### REQUIREMENT
Output the entries from the line containing "Referencing this image, from" through the line containing "1.53 metres", inclusive, as a numbered list with blank lines omitted.

### SOURCE MATERIAL

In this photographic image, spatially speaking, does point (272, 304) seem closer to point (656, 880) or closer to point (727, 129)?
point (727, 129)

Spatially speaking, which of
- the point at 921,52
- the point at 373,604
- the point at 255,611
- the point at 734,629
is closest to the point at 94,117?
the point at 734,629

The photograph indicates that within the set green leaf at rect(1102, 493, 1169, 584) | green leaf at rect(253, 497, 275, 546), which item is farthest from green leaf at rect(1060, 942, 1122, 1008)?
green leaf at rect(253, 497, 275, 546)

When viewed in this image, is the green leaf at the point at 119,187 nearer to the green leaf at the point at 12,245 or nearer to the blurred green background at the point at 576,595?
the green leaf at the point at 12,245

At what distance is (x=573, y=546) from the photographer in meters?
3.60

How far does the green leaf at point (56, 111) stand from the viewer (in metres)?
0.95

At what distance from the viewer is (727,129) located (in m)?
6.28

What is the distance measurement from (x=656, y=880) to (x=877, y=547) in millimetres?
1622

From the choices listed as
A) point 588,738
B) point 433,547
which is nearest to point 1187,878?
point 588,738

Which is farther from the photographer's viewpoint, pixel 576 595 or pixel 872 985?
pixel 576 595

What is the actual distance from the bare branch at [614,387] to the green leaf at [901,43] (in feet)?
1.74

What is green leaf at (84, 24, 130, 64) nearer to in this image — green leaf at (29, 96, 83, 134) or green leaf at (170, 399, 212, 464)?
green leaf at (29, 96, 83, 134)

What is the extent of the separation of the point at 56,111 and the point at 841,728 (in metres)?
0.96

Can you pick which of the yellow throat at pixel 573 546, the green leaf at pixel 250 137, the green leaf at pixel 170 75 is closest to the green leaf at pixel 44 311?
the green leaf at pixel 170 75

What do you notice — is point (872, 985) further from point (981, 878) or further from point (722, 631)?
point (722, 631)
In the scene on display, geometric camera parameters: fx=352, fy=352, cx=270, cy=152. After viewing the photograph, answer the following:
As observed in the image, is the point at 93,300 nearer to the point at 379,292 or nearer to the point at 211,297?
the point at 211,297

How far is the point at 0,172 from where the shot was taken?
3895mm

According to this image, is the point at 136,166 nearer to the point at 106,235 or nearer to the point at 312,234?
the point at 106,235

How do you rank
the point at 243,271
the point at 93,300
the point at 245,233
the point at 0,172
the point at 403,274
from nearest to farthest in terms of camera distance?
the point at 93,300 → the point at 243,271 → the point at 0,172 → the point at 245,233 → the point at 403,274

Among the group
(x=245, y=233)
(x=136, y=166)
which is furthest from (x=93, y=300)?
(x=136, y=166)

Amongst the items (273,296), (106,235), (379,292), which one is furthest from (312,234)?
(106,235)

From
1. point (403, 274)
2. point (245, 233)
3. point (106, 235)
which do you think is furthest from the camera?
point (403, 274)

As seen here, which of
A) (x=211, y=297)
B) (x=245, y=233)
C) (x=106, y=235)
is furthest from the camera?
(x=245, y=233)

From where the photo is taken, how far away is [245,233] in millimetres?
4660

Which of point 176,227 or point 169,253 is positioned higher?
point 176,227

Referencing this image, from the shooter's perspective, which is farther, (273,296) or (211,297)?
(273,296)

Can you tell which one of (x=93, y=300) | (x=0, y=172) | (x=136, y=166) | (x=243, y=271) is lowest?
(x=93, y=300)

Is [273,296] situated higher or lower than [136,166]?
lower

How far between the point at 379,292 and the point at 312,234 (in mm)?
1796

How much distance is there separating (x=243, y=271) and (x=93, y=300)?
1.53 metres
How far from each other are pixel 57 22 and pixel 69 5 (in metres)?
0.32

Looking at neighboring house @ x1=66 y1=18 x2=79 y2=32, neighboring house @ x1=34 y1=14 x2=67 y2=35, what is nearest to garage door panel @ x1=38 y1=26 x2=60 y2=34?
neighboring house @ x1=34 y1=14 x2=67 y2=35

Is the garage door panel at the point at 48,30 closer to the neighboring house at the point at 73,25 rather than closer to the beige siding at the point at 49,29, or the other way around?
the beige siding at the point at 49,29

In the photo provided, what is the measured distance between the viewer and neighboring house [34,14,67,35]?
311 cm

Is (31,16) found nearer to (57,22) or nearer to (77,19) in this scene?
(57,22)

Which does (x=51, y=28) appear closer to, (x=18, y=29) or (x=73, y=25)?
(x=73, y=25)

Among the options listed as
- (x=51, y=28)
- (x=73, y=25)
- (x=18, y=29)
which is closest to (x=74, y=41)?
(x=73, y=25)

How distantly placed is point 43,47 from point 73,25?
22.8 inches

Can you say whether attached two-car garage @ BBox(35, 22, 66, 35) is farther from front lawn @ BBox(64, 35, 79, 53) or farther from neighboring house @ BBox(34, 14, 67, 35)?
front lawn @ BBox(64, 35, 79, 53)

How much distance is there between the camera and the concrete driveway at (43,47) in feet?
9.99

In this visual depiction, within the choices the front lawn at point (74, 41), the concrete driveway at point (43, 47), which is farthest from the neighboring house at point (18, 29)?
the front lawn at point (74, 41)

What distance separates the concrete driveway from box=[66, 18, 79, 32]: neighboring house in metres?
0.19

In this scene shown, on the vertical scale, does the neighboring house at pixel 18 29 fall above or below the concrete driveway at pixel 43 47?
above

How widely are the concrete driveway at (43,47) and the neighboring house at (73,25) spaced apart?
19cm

### ANSWER IN FULL
1. Referencing this image, from the shooter's perspective, which is farther, (273,296) or (211,297)?
2. (273,296)
3. Can you tell which one of (x=93, y=300) | (x=0, y=172) | (x=136, y=166) | (x=243, y=271) is lowest?
4. (x=93, y=300)
5. Is [273,296] situated higher or lower than [136,166]?
6. lower
7. How far between the point at 379,292 and the point at 312,234 (in mm)?
8. 1796
9. How much distance is there separating (x=243, y=271) and (x=93, y=300)?
10. 1.53 metres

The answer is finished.